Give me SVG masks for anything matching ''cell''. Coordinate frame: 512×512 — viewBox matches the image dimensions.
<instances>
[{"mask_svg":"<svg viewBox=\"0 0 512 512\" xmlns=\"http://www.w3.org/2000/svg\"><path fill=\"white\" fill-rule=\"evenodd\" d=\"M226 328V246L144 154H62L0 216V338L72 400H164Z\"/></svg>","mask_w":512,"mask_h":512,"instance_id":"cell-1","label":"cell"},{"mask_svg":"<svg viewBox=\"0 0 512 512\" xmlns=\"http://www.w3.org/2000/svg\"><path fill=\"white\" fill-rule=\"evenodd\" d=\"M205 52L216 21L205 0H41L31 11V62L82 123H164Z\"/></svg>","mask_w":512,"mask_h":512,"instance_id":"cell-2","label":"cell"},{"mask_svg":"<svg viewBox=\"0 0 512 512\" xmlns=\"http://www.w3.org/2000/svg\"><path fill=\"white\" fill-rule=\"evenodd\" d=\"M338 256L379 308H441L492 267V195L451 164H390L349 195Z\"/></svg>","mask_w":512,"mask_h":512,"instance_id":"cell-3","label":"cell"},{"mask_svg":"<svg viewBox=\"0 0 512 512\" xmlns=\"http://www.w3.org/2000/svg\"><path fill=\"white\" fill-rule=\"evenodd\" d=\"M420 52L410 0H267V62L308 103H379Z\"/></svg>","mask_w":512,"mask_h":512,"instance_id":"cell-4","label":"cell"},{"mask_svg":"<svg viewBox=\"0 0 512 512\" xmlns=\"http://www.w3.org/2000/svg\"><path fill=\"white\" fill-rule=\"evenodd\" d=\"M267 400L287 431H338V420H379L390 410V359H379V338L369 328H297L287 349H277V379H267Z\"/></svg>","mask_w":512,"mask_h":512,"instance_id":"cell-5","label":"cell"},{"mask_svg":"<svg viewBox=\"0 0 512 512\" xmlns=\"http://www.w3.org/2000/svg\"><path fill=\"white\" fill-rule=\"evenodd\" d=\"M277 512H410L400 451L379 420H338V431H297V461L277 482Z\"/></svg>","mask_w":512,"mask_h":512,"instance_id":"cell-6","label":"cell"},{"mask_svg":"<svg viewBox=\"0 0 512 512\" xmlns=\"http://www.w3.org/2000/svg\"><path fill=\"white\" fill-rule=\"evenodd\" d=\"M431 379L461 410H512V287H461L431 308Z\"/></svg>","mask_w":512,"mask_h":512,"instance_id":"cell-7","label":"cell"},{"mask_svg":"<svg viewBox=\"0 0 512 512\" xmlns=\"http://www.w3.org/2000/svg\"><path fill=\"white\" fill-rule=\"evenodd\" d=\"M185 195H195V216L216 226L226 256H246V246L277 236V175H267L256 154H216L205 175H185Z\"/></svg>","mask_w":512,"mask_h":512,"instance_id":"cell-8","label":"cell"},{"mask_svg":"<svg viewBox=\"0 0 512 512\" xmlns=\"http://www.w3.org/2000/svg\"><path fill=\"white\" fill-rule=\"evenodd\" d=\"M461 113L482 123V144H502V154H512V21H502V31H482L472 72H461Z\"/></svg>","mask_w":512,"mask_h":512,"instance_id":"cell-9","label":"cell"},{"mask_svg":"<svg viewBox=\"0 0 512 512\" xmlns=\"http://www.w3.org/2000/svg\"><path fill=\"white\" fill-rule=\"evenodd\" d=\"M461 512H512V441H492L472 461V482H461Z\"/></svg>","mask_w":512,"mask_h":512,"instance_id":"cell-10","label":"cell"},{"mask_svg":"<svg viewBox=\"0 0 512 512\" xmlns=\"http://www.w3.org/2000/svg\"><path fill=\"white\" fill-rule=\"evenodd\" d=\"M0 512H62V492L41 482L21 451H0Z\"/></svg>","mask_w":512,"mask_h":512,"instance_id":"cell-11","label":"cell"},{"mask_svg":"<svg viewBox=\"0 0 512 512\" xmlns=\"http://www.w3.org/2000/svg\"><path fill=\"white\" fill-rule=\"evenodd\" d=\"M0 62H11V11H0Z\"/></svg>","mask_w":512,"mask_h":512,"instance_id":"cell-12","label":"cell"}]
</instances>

= = = =

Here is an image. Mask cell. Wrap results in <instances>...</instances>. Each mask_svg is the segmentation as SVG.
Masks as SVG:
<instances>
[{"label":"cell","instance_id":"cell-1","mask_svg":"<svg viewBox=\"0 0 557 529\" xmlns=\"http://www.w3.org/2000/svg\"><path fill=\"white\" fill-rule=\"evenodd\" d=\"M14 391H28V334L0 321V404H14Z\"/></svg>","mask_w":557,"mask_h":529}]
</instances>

= = = =

Given problem
Report each line of the material that contains the string "image", copying those lines in full.

Answer to this exercise
Give me SVG masks for anything matching ''cell''. Coordinate frame: 512×512 — viewBox matches the image dimensions.
Here is an image. Mask cell. Wrap results in <instances>...</instances>. Each mask_svg is the segmentation as SVG.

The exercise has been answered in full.